Developer tools
Cron expression explainer
Paste a cron schedule and get a plain-English description plus the next
few times it will run. Supports the standard five fields and shorthands like
@daily or @hourly. Everything runs in your browser - nothing is uploaded.
How it works
Paste a cron expression and the tool translates it into a plain-English sentence and lists the next times it will run. A standard cron line has five fields - minute, hour, day of month, month, and day of week - and the syntax for each (a star for every value, lists with commas, ranges with a hyphen, and steps with a slash) is easy to get wrong. This explainer reads all five and tells you exactly when the job fires.
Below the description it computes the upcoming run times by stepping forward from now, so you can sanity-check a schedule before deploying it. The common shorthands like @daily and @hourly are understood too. Everything runs in your browser, so the expression you test is never uploaded.
Example. The expression 30 9 * * 1-5 reads as "at 9:30 AM, Monday through Friday", and the next-runs list shows the coming weekday mornings.
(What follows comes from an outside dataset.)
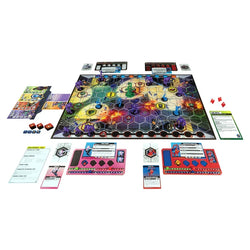 Marvel Crisis Protocol: Night of the Goblin (ONLINE ORDER ONLY)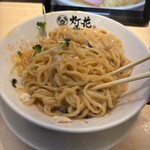 鯛塩そば 灯花 -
Change it to */15 * * * * and the description becomes "every 15 minutes", with the next few quarter-hour marks listed.
FAQ
What do the five cron fields mean?
In order, they are minute (0 to 59), hour (0 to 23), day of month (1 to 31), month (1 to 12), and day of week (0 to 7, where both 0 and 7 mean Sunday). A value in each position says when the job runs; a star means every value of that field. So 0 0 * * * is midnight every day.
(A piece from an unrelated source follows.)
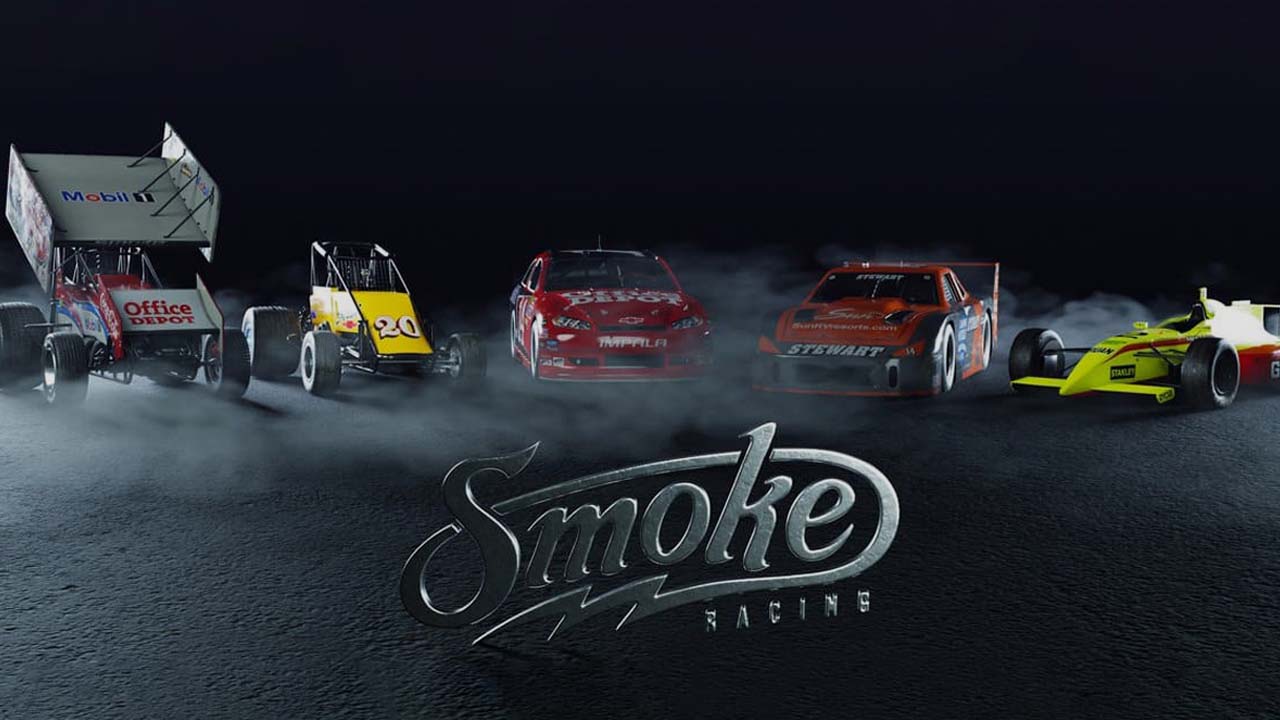 Tony Stewart a.k.a ‘Smoke’ Announced An NFT series “Legend of Smoke”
What do the star, comma, hyphen, and slash mean?
A star matches every value of a field. A comma lists several values (1,15 = the 1st and 15th). A hyphen is an inclusive range (1-5 = one through five). A slash is a step (*/10 = every tenth value, starting from the first). They combine, so 0-30/10 means 0, 10, 20, and 30. This tool resolves all of them when describing the schedule.
How are the next run times calculated?
The tool steps forward minute by minute from the current time, checking each field against the expression, and collects the first several matches. The times shown are in your own local time zone, the same clock cron would follow on a machine set to your zone, so you can confirm a schedule lines up with when you expect it to fire.
Is anything sent to a server?
No. Parsing the expression and computing the next runs are plain logic that runs entirely in your browser. Nothing you type is uploaded, logged, or stored, and the tool works offline once the page has loaded.